**Texto de referencia:**
Libertades y derechos de los lectores Una
 vez que se enfoca desde esta perspectiva la tensión actual entre la 
“propiedad intelectual” y las libertades de los lectores o usuarios, 
surge la pregunta de cuáles son los derechos y las libertades de cada 
cual y de ambos en consonancia, pues no tiene caso que la legislación en
 materia de copyright y derechos de autor siga modificándose y 
adaptándose a la revolución tecnológica sin tomar en cuenta el otro 
lado, el correspondiente a los que leerán, duplicarán, disfrutarán o 
pondrán en circulación esas obras.
Richard Stallman, en su caracterización del software libre, ha enumerado cuatro libertades básicas del usuario:
0) La libertad para ejecutar el programa sea cual sea su propósito.
1) La libertad para estudiar el funcionamiento del programa y adaptarlo a sus necesidades.
2) Libertad para redistribuir copias y ayudar así a los amigos.
3) Libertad para mejorar el programa y luego publicarlo para el bien de toda la comunidad.
¿Pueden
 extenderse estas libertades básicas al lector o espectador de bienes 
culturales? ¿De qué manera garantizar las libertades del lector sin 
contravenir los derechos legítimos de los autores?
Dos de las 
libertades básicas de los usuarios que propone Stallman presuponen el 
acceso al código fuente del programa, lo cual permite hacer una analogía
 y sugerir que las libertades del lector o espectador (aunque habría que
 encontrar una palabra más abarcadora y sugerente) comienzan 
precisamente con un derecho fundamental, no reconocido hasta hoy: el de 
estar en condiciones de acceder a las fuentes. Los estudiantes de música
 se lamentan de que deben comprar partituras a un costo muy elevado, no 
importa si se trata de autores que han entrado en el domino público 
desde hace mucho, o bien, como suele ser el caso, recurrir a las 
fotocopias, cuando podrían estar a la disposición de quien las necesita 
en una base de datos. Otro tanto puede decirse de los libros fuera de 
circulación o los artículos especializados, que si uno no tiene acceso a
 la Biblioteca del Congreso en Washington DC mejor haría en suponer que 
nunca existieron, tan inencontrables y escurridizos resultan. Y ya ni se
 diga películas o cuadros…
Si se garantizara el acceso a las 
fuentes (es una discusión pendiente hasta qué punto podría ser 
gratuito), se rompería al menos con el apabullante elitismo que existe 
en el acceso a la cultura, que suele estar restringido a gente con 
recursos o a académicos, y al menos se daría un paso claro para darle 
cuerpo y contenido al hoy borroso y más bien olvidado derecho a la 
cultura. Aunque faltaría esclarecer qué se entiende en cada caso por 
acceso a las fuentes, la idea general sería que el músico interesado 
pudiera tener en sus manos la partitura de la obra que le interesa, el 
estudiante de arquitectura contemplar los planos de un edificio, un 
lector cualquiera descargar el archivo de texto del libro, etcétera.

**Fragmentos de registros:**
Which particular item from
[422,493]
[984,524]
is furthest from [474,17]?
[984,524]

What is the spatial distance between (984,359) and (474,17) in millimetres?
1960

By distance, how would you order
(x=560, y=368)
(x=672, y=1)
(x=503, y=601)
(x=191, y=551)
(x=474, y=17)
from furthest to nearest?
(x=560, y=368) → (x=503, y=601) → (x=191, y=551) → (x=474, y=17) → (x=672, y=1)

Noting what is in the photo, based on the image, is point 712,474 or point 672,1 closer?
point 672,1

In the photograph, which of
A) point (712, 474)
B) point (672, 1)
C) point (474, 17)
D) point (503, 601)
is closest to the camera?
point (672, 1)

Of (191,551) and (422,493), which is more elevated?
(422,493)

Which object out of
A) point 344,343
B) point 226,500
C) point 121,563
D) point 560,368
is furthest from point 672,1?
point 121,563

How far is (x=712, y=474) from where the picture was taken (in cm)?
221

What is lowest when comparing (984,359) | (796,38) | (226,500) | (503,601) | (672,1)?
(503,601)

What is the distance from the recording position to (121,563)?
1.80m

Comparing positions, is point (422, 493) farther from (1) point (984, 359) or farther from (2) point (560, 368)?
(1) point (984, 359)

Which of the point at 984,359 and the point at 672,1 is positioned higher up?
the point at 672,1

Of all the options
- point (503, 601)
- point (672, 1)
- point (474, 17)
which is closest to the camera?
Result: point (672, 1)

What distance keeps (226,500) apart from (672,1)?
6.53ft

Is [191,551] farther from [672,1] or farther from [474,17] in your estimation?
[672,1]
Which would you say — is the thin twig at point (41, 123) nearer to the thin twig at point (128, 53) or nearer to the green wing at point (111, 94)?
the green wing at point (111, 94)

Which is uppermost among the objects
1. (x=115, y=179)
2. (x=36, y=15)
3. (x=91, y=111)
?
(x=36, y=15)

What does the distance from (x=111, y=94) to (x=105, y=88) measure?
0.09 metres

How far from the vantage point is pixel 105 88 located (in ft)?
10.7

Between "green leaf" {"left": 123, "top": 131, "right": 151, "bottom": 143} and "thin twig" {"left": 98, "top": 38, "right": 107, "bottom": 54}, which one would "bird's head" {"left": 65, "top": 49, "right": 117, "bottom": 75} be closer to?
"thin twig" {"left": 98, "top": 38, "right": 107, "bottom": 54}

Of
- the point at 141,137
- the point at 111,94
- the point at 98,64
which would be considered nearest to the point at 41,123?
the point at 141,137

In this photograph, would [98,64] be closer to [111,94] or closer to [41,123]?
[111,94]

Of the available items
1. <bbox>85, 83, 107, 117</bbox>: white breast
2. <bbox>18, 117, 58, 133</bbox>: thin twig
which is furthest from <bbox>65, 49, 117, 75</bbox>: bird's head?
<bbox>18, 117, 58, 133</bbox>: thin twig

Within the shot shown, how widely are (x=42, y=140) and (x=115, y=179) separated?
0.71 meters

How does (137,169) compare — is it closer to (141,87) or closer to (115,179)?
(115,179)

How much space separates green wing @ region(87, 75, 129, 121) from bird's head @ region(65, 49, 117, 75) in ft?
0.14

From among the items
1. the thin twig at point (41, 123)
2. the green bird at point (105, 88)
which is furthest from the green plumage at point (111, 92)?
---
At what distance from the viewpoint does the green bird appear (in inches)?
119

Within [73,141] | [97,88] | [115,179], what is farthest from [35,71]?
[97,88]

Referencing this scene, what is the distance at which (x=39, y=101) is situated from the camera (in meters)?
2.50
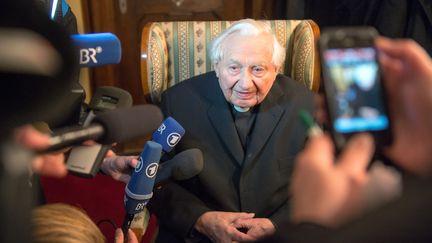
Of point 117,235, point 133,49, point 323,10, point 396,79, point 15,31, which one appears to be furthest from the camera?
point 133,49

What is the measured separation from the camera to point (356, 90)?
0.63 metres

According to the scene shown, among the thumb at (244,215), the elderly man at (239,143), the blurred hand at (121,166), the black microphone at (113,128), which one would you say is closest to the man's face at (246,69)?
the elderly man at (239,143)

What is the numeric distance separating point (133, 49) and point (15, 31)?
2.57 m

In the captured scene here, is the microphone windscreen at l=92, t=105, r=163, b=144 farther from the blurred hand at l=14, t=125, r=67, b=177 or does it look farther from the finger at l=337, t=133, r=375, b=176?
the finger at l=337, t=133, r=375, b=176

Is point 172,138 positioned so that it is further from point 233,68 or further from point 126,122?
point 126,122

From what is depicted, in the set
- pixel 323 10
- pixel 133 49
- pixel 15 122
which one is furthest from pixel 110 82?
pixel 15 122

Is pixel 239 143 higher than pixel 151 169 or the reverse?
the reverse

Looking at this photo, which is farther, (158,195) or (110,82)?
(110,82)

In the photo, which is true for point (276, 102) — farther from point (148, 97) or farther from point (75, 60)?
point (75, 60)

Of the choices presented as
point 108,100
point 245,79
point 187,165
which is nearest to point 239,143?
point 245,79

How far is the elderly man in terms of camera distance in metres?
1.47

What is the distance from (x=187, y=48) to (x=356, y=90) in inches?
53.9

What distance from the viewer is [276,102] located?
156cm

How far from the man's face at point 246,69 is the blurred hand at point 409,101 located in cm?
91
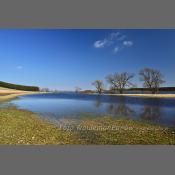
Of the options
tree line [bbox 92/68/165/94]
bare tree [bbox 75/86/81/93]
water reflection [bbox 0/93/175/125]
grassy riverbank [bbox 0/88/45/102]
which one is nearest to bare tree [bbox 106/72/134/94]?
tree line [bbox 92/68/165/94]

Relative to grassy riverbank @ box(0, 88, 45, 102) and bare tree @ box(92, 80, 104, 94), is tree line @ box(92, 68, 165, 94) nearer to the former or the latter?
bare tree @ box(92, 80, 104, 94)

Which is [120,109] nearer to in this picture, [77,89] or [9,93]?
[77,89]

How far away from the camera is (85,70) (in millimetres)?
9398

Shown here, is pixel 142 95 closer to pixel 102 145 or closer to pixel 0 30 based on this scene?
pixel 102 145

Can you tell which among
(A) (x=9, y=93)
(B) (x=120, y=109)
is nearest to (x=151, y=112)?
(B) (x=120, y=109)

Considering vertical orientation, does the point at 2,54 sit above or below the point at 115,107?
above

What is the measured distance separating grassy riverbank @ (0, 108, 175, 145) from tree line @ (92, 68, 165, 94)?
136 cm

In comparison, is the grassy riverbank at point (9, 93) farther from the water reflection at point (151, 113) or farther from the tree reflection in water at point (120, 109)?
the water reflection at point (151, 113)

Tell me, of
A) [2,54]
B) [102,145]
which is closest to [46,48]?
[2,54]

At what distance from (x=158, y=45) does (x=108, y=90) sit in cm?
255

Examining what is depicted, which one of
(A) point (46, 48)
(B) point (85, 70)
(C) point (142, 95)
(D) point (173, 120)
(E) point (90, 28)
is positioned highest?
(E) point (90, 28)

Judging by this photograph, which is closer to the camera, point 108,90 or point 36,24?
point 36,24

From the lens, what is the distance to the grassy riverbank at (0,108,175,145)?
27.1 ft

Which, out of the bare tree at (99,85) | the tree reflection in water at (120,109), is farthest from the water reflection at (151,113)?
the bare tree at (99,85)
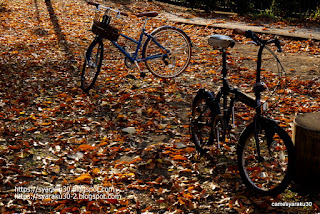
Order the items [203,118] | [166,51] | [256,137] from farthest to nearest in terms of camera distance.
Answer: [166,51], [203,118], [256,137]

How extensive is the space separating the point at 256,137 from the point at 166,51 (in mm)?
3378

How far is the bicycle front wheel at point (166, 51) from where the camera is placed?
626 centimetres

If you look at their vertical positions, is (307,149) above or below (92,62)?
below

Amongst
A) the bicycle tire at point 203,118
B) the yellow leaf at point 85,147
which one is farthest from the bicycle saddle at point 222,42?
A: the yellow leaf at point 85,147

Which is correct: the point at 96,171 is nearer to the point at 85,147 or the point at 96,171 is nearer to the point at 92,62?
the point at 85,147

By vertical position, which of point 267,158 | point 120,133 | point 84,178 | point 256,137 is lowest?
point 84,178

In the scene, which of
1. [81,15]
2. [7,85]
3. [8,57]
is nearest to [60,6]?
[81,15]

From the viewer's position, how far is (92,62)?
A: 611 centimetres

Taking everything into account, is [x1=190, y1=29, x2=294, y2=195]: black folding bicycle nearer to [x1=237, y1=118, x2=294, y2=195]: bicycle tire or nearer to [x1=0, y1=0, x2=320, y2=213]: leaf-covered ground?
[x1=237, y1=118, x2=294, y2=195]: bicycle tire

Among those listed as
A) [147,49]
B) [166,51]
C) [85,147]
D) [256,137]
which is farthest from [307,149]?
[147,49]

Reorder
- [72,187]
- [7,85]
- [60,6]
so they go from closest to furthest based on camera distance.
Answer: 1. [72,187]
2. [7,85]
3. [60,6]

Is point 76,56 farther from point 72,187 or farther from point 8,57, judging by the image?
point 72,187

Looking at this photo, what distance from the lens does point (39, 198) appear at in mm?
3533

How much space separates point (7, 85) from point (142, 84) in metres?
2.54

**Instrucciones de la tarea:** Actualiza el texto de referencia y reproduce el tramo entre "Libertades y derechos" y "sea su propósito.", ambos incluidos, con "revolución tecnológica" sustituido por "transformación digital". Los ítems no guardan ninguna relación con el texto de referencia.

**Solución del problema:**
Libertades y derechos de los lectores Una
 vez que se enfoca desde esta perspectiva la tensión actual entre la 
“propiedad intelectual” y las libertades de los lectores o usuarios, 
surge la pregunta de cuáles son los derechos y las libertades de cada 
cual y de ambos en consonancia, pues no tiene caso que la legislación en
 materia de copyright y derechos de autor siga modificándose y 
adaptándose a la transformación digital sin tomar en cuenta el otro 
lado, el correspondiente a los que leerán, duplicarán, disfrutarán o 
pondrán en circulación esas obras.
Richard Stallman, en su caracterización del software libre, ha enumerado cuatro libertades básicas del usuario:
0) La libertad para ejecutar el programa sea cual sea su propósito.